The problem is that deleting everything up to an arbitrary point in a list or deque takes O(N) time. There's no reason that it should; you should be able to drop N elements off a deque in amortized constant time (with del q[:pos] or q.popleft(pos)), it's just that collections.deque doesn't do that.

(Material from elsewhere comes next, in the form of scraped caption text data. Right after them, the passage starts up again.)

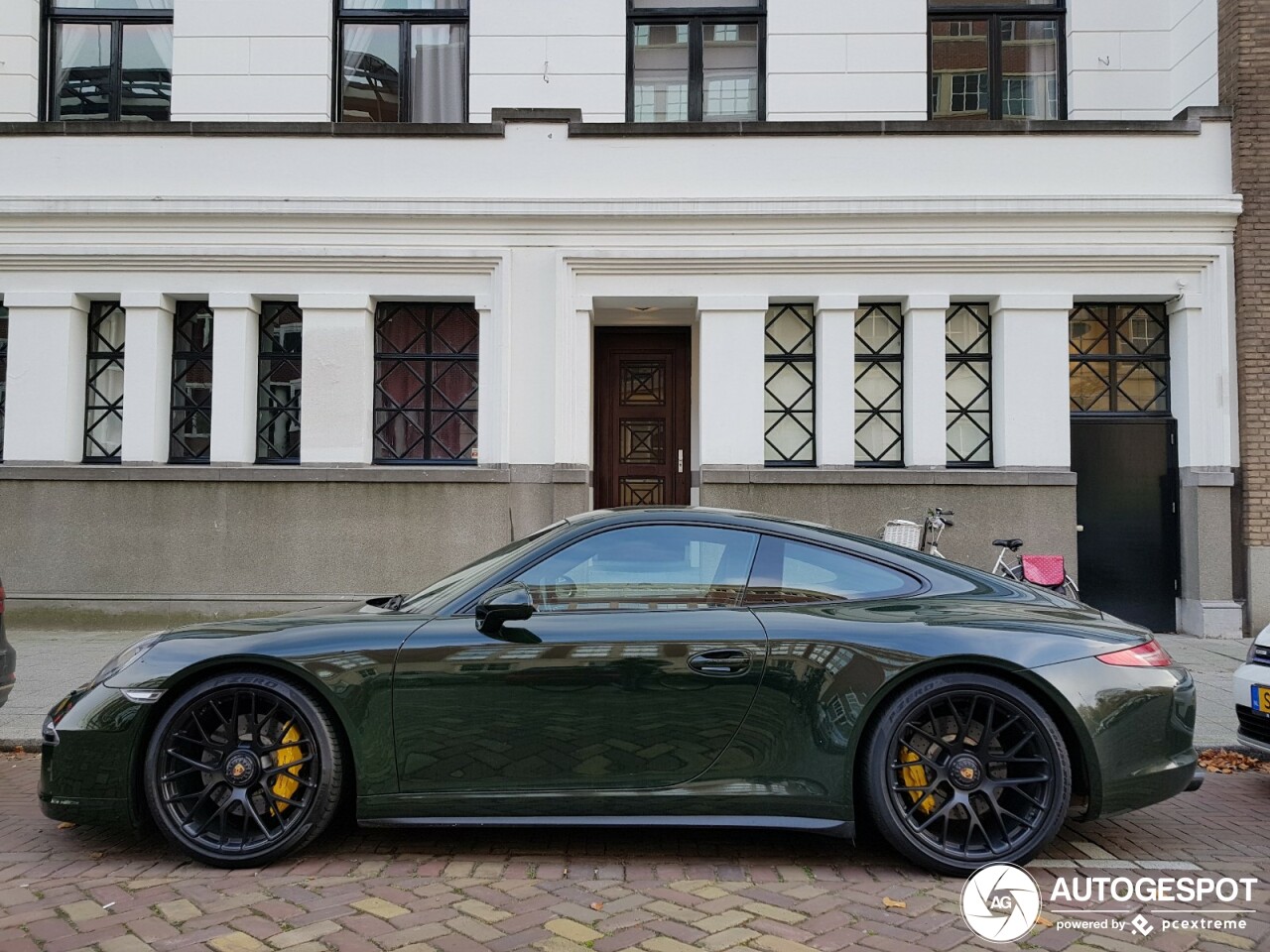 Porsche 991 Carrera GTS MkI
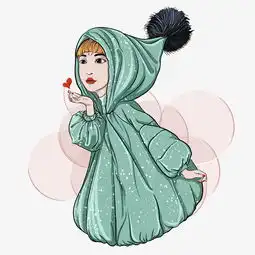 清新柔色梦幻童话小公主4图片素材其他格式下载动漫人物大全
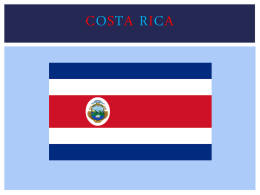 Costa Rica - "Francesco Saverio Nitti" di Potenza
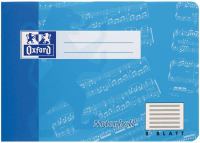 Oxford Notenheft 8 Blatt DIN A5 quer, 1 Stück ** Oxford Notenheft 8 Blatt DIN A5 quer, 1 Stück **
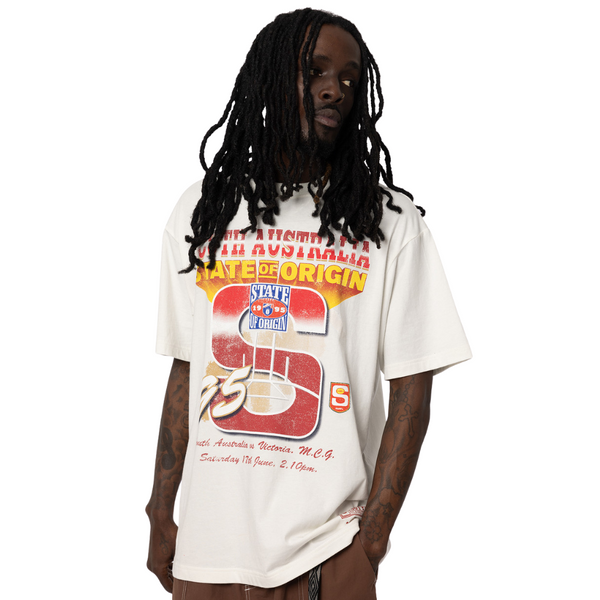 South Australia Mitchell & Ness State of Origin '95 Team Tee South Australia Mitchell & Ness State of Origin '95 Team Tee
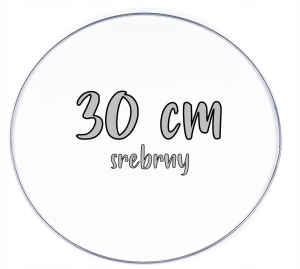 Obręcz metalowa, koło z drutu do łapaczy snów 30 cm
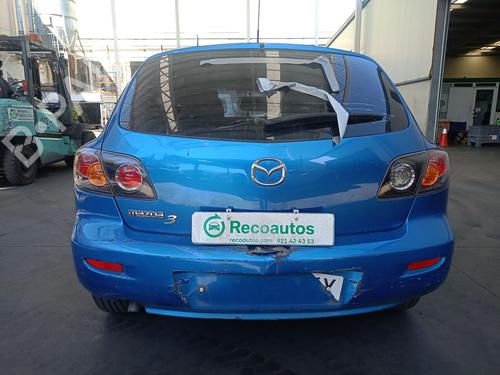 Frontplade/Frontkurv MAZDA 3 (BK) 1.6 DI Turbo | BP38735689C72 - Image 10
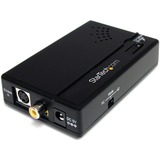 StarTech.com Composite and S-Video to HDMI�® Converter with Audio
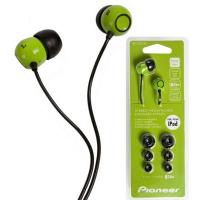 Наушники Pioneer SE-CL07 Green (SE-CL07-N)
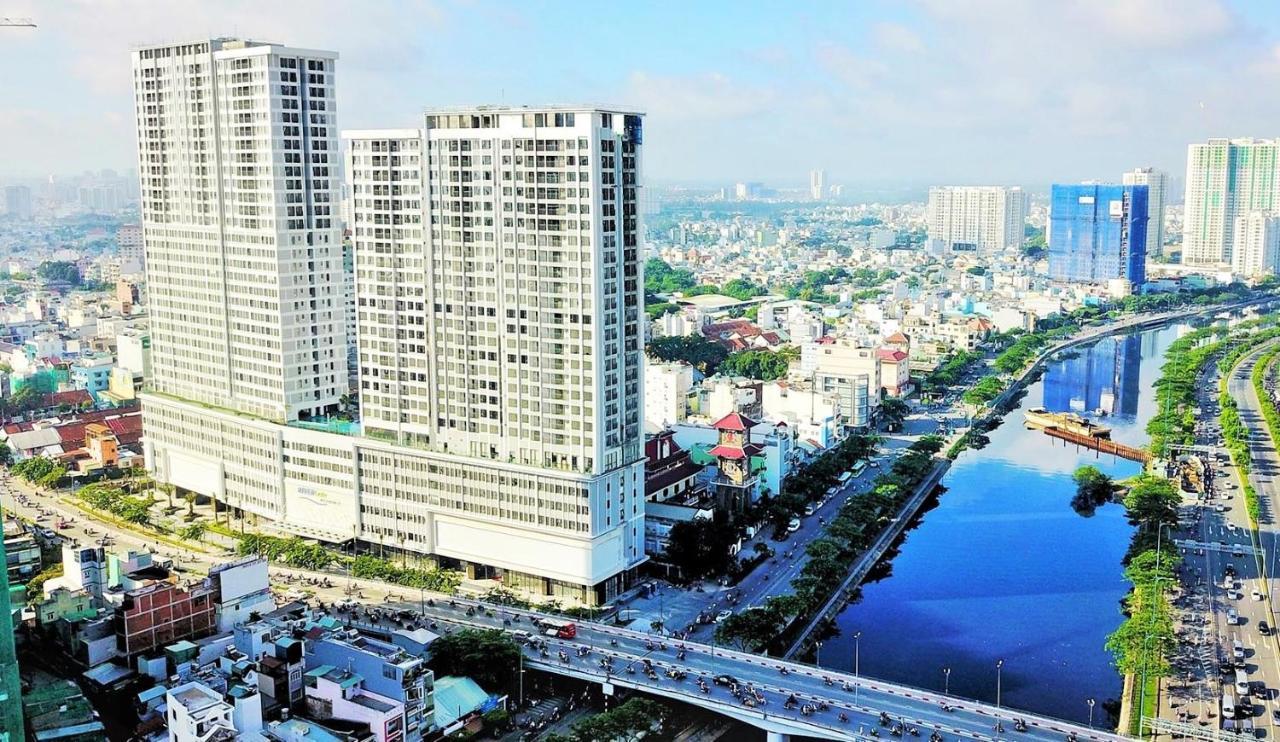 Grand Saigon Centre - Rivergate Residence, Free Gym&Pool مدينة هوشي منه المظهر الخارجي الصورة
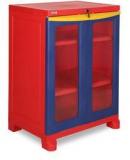 @home Freedom Small Cabinet In Pepsi Blue Colour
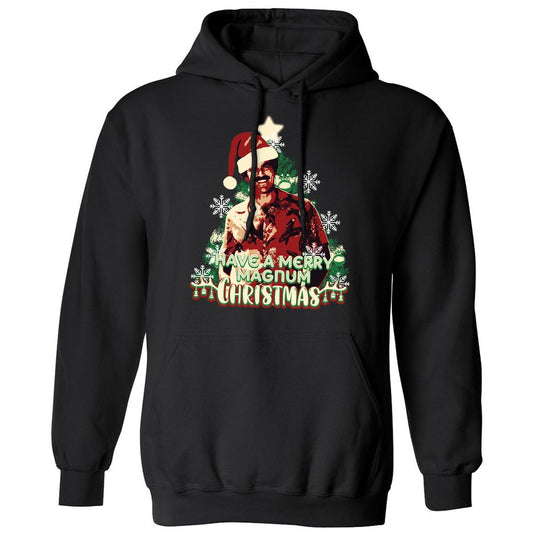 Classic Unisex Hoodie - GMKJAHFU - Black - 1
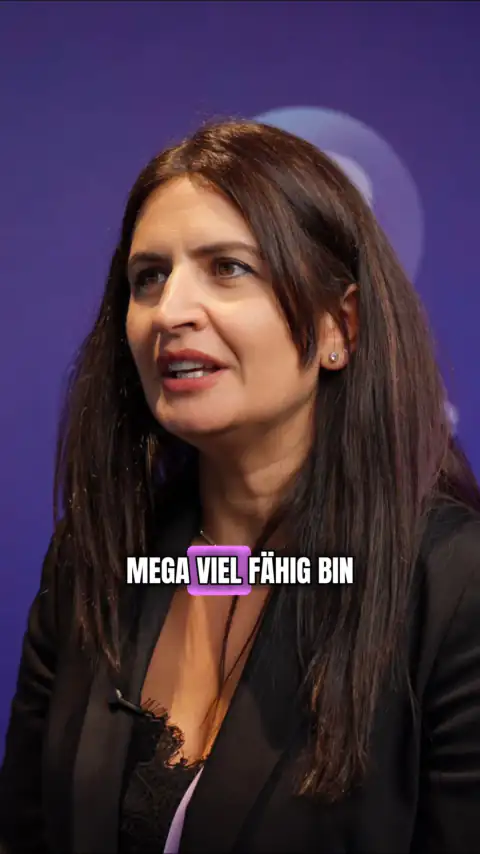 Heba im Interview an einem Ecomone-Event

If you find or write a deque class that does have that feature, you could just write this:
q = deque()
now = datetime.datetime.now()
q.append((now, 'a'))
q.append((now - datetime.timedelta(seconds=5), 'b')
q.append((now - datetime.timedelta(seconds=10), 'c')

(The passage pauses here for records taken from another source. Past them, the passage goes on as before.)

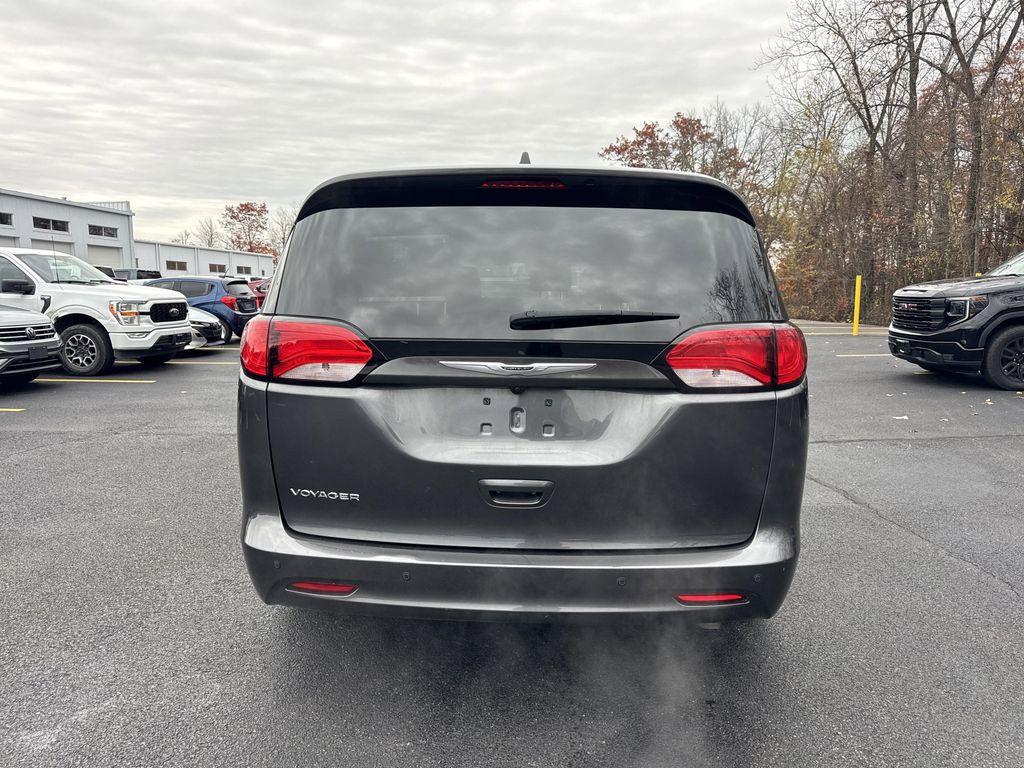 used 2021 Chrysler Voyager car, priced at $23,999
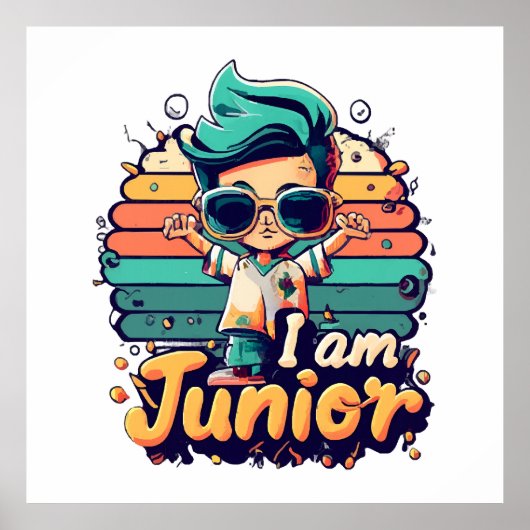 Poster Junior (Devant)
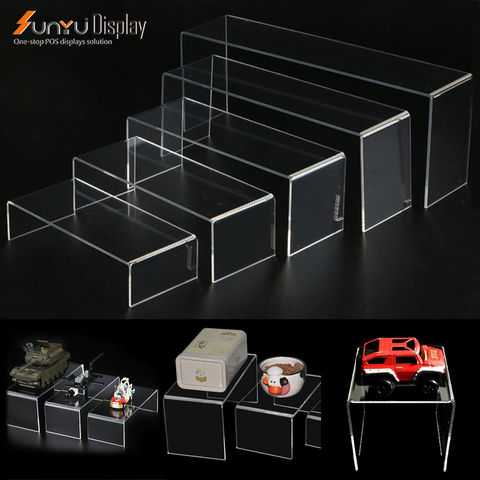 Buy Wholesale China Clear 3 Tier Acrylic Table Risers Stand For Display &  Acrylic Table Risers at USD 4.5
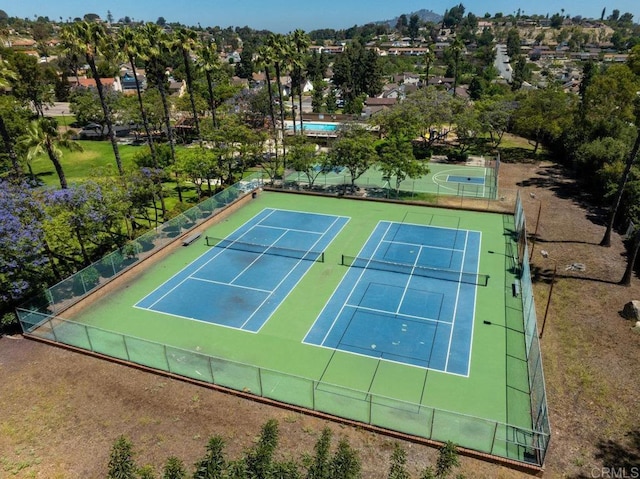 2610 Hillridge Ln, Spring Valley, CA 91977 - view of tennis court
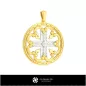 Pendentif religieux 3D
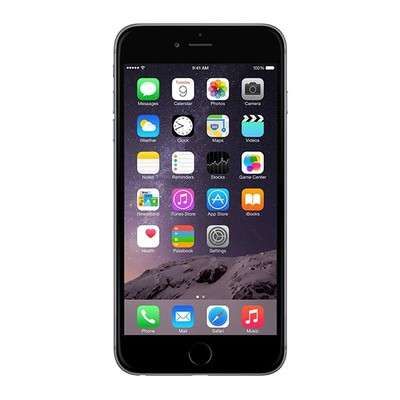 iPhone 6 Space Gray 16 GB au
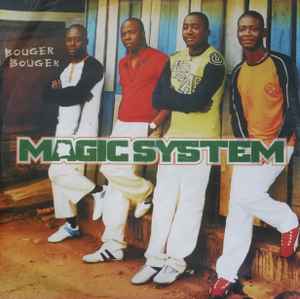 Magic System - Bouger Bouger album cover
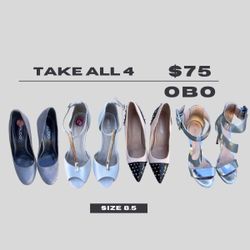 Women’s Heels Bundle Size 8.5 (4 Pairs)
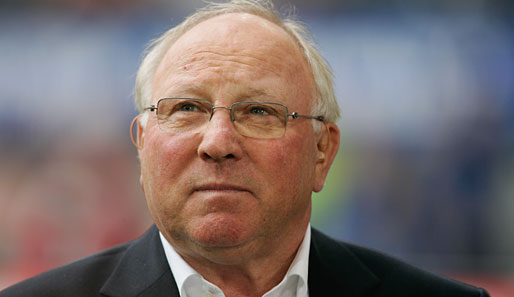 Uwe Seeler war zwischen 1995 und 1998 Präsident des Hamburger SV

q.append((now - datetime.timedelta(seconds=15), 'd')
now = datetime.datetime.now()
pos = bisect.bisect_left(q, now - datetime.timedelta(seconds=10))
del q[:pos]
I'm not sure whether a deque like this exists on PyPI, but the C source to collections.deque is available to fork, or the Python source from PyPy, or you could wrap a C or C++ deque type, or write one from scratch…
Or, if you're expecting that the "current" values in the deque will always be a small subset of the total length, you can do it in O(M) time just by not using the deque destructively:
q = q[pos:]
In fact, in that case, you might as well just use a list; it has O(1) append on the right, and slicing the last M items off a list is about as low-overhead a way to copy M items as you're going to find.
Yet another answer, with even more constraints:
If you can bucket things with, e.g., one-minute precision, all you need is 10 lists.
Unlike my other constrained answer, this doesn't require that you only ever append on the right; you can append in the middle (although you'll come after any other values for the same minute).
The down side is that you can't actually remove everything more than 10 minutes old; you can only remove everything in the 10th bucket, which could be off by up to 1 minute. You can choose what this means by choosing how to round:
Truncate one way, and nothing ever gets dropped too early, but everything is dropped late, an average of 30 seconds and at worst 60.
Truncate the other way, and nothing ever gets dropped late, but everything is dropped early, an average of 30 seconds and at worst 60.
Round at half, and things get dropped both early and late, but with an average of 0 seconds and a worst case of 30.
And you can of course use smaller buckets, like 100 buckets of 6-second intervals instead of 10 buckets of 1-minute intervals, to cut the error down as far as you like. Push that too far and you'll ruin the efficiency; a list of 600000 buckets of 1ms intervals is nearly as slow as a list of 1M entries.* But if you need 1 second or even 50ms, that's probably fine.
Here's a simple example:
def prune_queue(self):
now = time.time() // 60
age = now - self.last_bucket_time
if age:
self.buckets = self.buckets[-(10-age):] + [[] for _ in range(age)]
self.last_bucket_time = now
def enqueue(self, thing):
self.prune_queue()
self.buckets[-1].append(thing)
* Of course you could combine this with the logarithmic data structure—a red-black tree of 600000 buckets is fine.